7.13.11 Reviews (Part 1)

Northlanders #42 (DC/Vertigo): The Icelandic Trilogy kicks off the last 9 issues of the series, with Paul Azaceta on art duty. While I was paying attention to the new/different artist this issue, I noticed that the letters and colors have been a nice unifying constant through the arcs. Azaceta’s art itself carries a more representational quality to it, with thicker ink lines. I like that visually because tonally it tends to provide added weight to the story, which anchors it and feels appropriate since it is the last arc and all. “Settlement 871,” like so many of the stories in Northlanders, sees the protagonists seeking to reconcile their place in life. It’s a tale of interesting people in hard times, and I wonder if there’s some subconscious commentary sneaking in about making a place for yourself in today’s modern world of difficult times. Analogy is prescriptive, but allegory is subscriptive, and Brian Wood has become a king of allegory during his Vertigo tenure. I believe that allegorical writing is enduring. Story-wise, we see a small family settling a new frontier. It moves from difficult to gut-wrenching, and has absolutely unflinching use of language and emotion. Dave McCaig’s colors deserve another quick shout for that single panel of RED color with the KRAK sound effect. Ugh. Amid all the sorrow, who else but Brian Wood could make us believe that violence might be a caring act? Identity, emotional depth, clan warfare, visceral art, and a stunning cliffhanger. It’s like someone took the best parts of Northlanders and distilled them down into a potent stein full of high alcohol content ale for the last big hurrah. Grade A.

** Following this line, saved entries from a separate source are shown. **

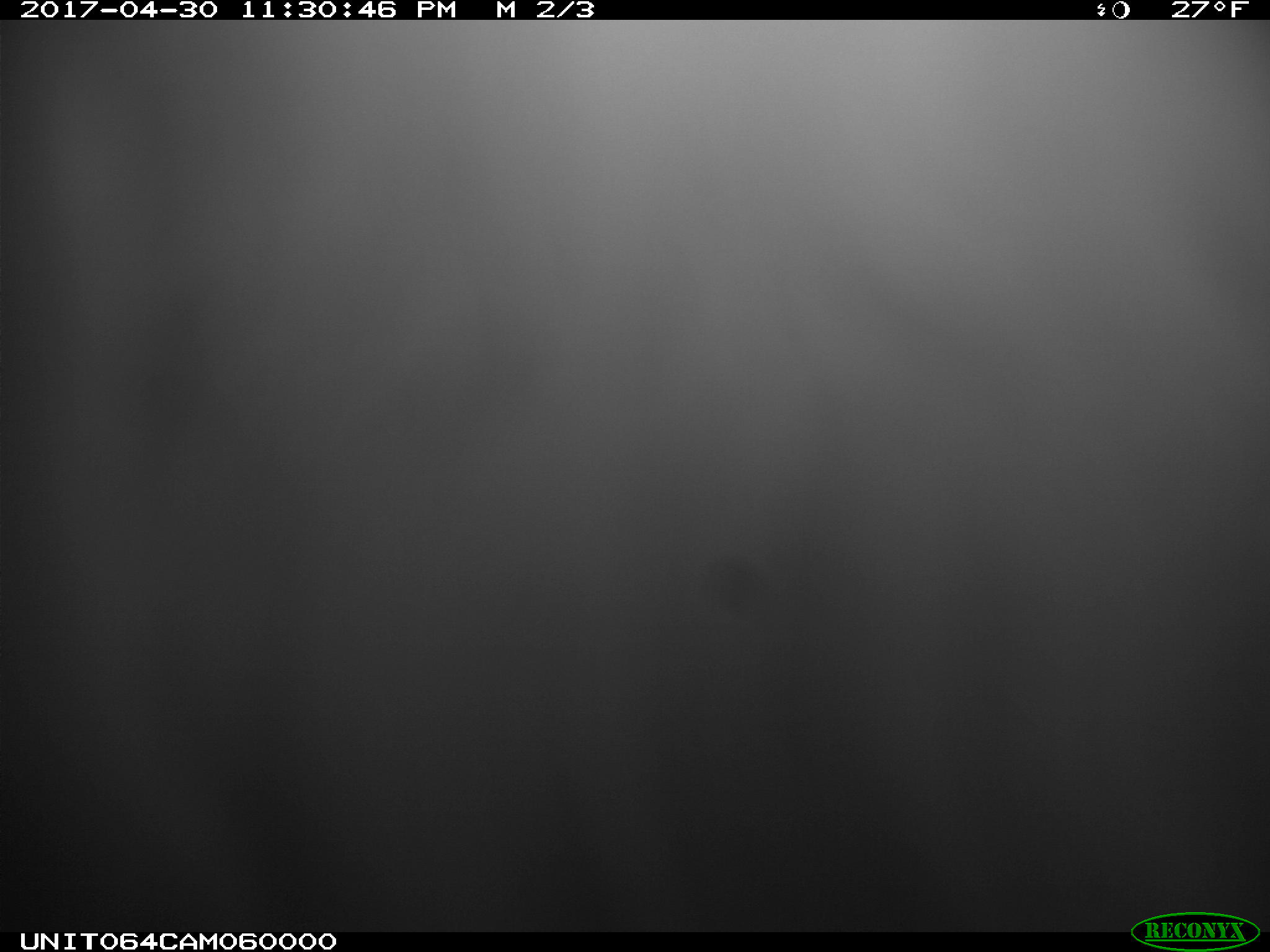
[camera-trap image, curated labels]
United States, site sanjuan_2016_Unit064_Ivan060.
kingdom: Animalia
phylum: Chordata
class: Mammalia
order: Lagomorpha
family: Leporidae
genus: Lepus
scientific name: Lepus americanus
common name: snowshoe hare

X-Men: Schism #1 (Marvel): Jason Aaron and Carlos Pacheco bring us what is supposedly the next big X-event, which will apparently shape the direction of the franchise for years to come. Ok. There’s some good and some bad to it, but overall, I gotta’ say up front that I’m a little disappointed. Carlos Pacheco is typically a really good artist, but here his work looks a little flat and two dimensional in spots. The coloring doesn’t help either. On most pages, it looks really washed out. I think it’s an attempt to lend a somber tone or something(?), like in the flashback, but it really makes the entire effort look weak. And the whole thing is $4.99. Ugh. I enjoy watching the jocular tension between Scott and Logan slowly slip into something of more dangerous proportions. I still like Utopia as a sovereign nation (like Israel), with the X-Men as a militaristic unit (like the IDF or the Mossad), and Aaron even takes the analogy a step further by introducing what is surely meant to be Iran’s Ahmadinejad. In the same way that ol’ “Ahmmy” runs around saying the Holocaust never happened for the Jewish people, Marvel Ahmadenijad is speaking out and denying that Sentinels were ever created to exterminate mutants. I just like the boldness of this. First, Jason Aaron takes on Alan Moore, now he takes on Iran’s repressive dictator. You go, boy! Along the way, he slips in some references to cheating politicians with dying wives, and even some Johnny Cash nods. Some kid (Kade Kilgore) who I know nothing about starts monologuing his way through things, and some dopey other kid (who I also know nothing about) named Quentin Quire does some stuff too. For a story that is supposed to carry so much weight and magnitude, it seems like there should have been someone of consequence in these roles, not the d-listers we actually got. On the plus side, you can see Wolverine’s wheels turning about the path he’s on, and the second ish with Frank Cho art looks great. I would have liked him on the entire run rather than this “one issue, one artist” deal for the 5-issue run, but oh well, I’ll probably give this one more issue to wow me. Grade B.